States Report Huge Drops in Military Ballot Requests
Looks like the LOGPAC with your voting rights on it didn’t show up today.
The Military Voting Rights Project is reporting a gargantuan drop in the number of military absentee ballots that have been requested compared to the last presidential election cycle.
The problem is especially acute in Virginia – a battleground state – which is reporting a 92 percent drop-off in the number of service members who have at this point requested military ballots, compared with the 2008 elections.
The problem is not just limited to Virginia. The Military Voting Rights Project has found that the decline is nationwide:
Compiling data from Virginia, Florida, North Carolina, Illinois, Ohio, Alaska, Colorado and Nevada, Eversole’s organization found that military families have requested 55,510 absentee ballots so far this year. That’s a sharp decline from the 166,252 sought in those states in 2008.
Of these states, Virginia, North Carolina, and Colorado are battleground states, and Florida and Ohio are projected to be especially hard-fought.
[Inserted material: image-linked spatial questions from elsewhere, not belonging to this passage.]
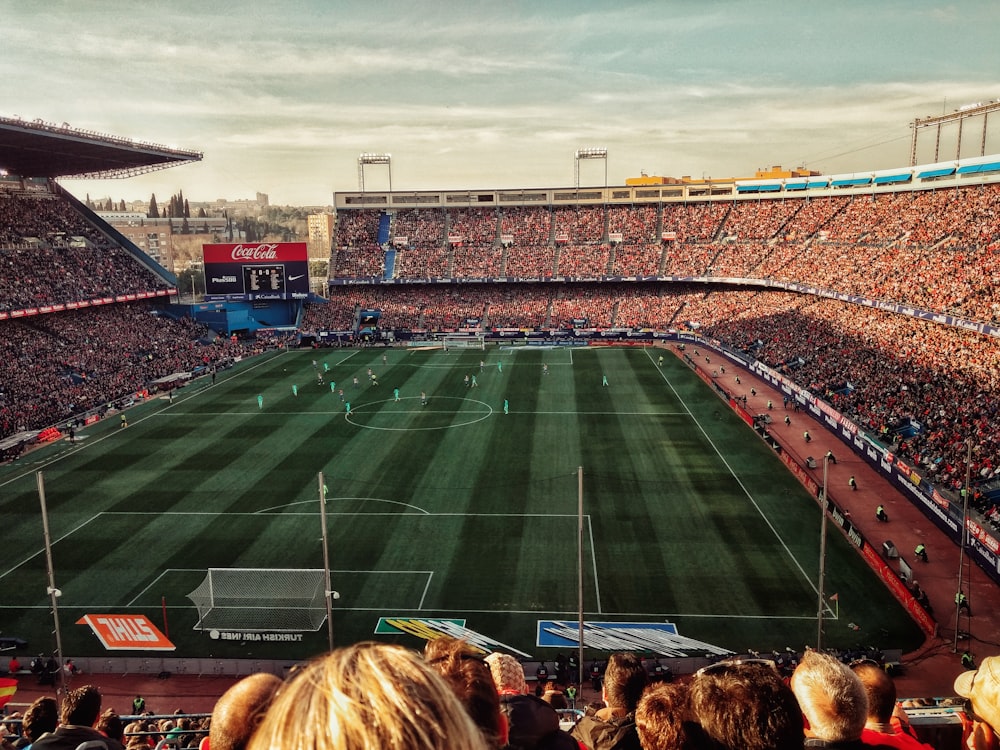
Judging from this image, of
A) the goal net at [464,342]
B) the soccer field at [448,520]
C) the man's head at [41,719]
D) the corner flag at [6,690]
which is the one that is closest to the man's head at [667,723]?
the man's head at [41,719]

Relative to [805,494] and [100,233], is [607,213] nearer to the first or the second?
[100,233]

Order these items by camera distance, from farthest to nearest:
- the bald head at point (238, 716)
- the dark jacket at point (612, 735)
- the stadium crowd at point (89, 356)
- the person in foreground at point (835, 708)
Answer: the stadium crowd at point (89, 356), the dark jacket at point (612, 735), the person in foreground at point (835, 708), the bald head at point (238, 716)

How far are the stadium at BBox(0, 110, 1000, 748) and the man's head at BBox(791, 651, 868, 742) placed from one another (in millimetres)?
15871

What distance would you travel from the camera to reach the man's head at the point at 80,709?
19.5 feet

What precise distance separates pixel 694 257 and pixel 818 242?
16.7 metres

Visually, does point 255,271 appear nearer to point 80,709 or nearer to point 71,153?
point 71,153

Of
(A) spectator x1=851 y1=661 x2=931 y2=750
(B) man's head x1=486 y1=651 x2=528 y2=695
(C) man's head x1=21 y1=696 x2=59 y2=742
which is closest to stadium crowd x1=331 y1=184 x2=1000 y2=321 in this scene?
(A) spectator x1=851 y1=661 x2=931 y2=750

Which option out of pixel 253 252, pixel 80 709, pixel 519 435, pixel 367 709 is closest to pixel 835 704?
pixel 367 709

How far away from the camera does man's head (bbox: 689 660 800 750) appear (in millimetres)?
3436

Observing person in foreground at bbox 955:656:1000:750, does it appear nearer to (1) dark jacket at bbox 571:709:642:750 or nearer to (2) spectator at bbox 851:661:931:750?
(2) spectator at bbox 851:661:931:750

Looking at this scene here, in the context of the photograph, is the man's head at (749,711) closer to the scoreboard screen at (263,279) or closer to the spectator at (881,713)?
the spectator at (881,713)

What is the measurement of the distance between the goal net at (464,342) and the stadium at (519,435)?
2.42 ft

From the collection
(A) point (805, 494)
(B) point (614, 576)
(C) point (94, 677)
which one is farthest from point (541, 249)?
(C) point (94, 677)

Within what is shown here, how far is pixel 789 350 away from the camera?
195 ft
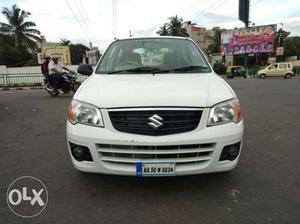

Military ballots alone have the potential to swing these states – and with it, the entire election.
The drop-off in military absentee ballot requests comes despite the passage of the Military Overseas Voter Empowerment Act of 2009, which was supposed to streamline the registration and voting process to make it easier for military members to cast votes. That law was passed after reports surfaced that only 20 percent of eligible military voters overseas were able to get their ballots counted during the 2008 election.
Among other requirements, the MOVE Act required elections officials to get absentee ballots in the mail to servicemembers at least 45 days prior to the election.
A number of states failed to comply, though, and the U.S. Department of Justice filed suit against the state governments of New Mexico, New York, Wisconsin and Guam to force state governments into compliance with the law. The Department also pressured Alaska, Colorado, the District of Columbia, Hawaii, Kansas, Mississippi, Nevada, North Dakota and the U.S. Virgin Islands, and reached an agreement with these entities out of court. According to Thomas Perez, a U.S. Justice Department attorney, one out of three troops stationed overseas during the 2010 election who wanted to vote were unable to do so.
New York failed to comply with the MOVE Act, and mailed its 2010 overseas ballots well after the deadline, using first class mail. The State of New York then rejected nearly one military overseas ballot out of every three returned because they arrived after the deadline.
And according to one report by AMVETS and the Military Voting Rights Project, only 4.6 percent of military voters were able to get ballots counted in that election cycle. While 41 percent of eligible voters turned out nationwide for the 2010 mid-term elections, when you factor in military voters who voted in person, the overall military participation rate in 2010 was about 11.6 percent, according to Eric Eversole, the author of the study and the head of the Military Voting Rights Project. [i]
The voting problems in 2010 were exacerbated by a failure of the Department of Justice’s Voting Rights project to update its website with details of the new law for nine months after its passage. The Justice Department also drew criticism from Senator John Cornyn (R-TX), one of the law’s sponsors, who also had reservations about the timeline. From a letter Cornyn wrote to Attorney General Eric Holder and the Justice Department:
States will have less than 17 days after the Democratic National Convention, which is scheduled for the week of Sept. 3, 2012, to prepare, print, and send ballots to our troops before the 45-day deadline for the general election. This short time period gives me significant cause for concern that some jurisdictions may not make the deadline.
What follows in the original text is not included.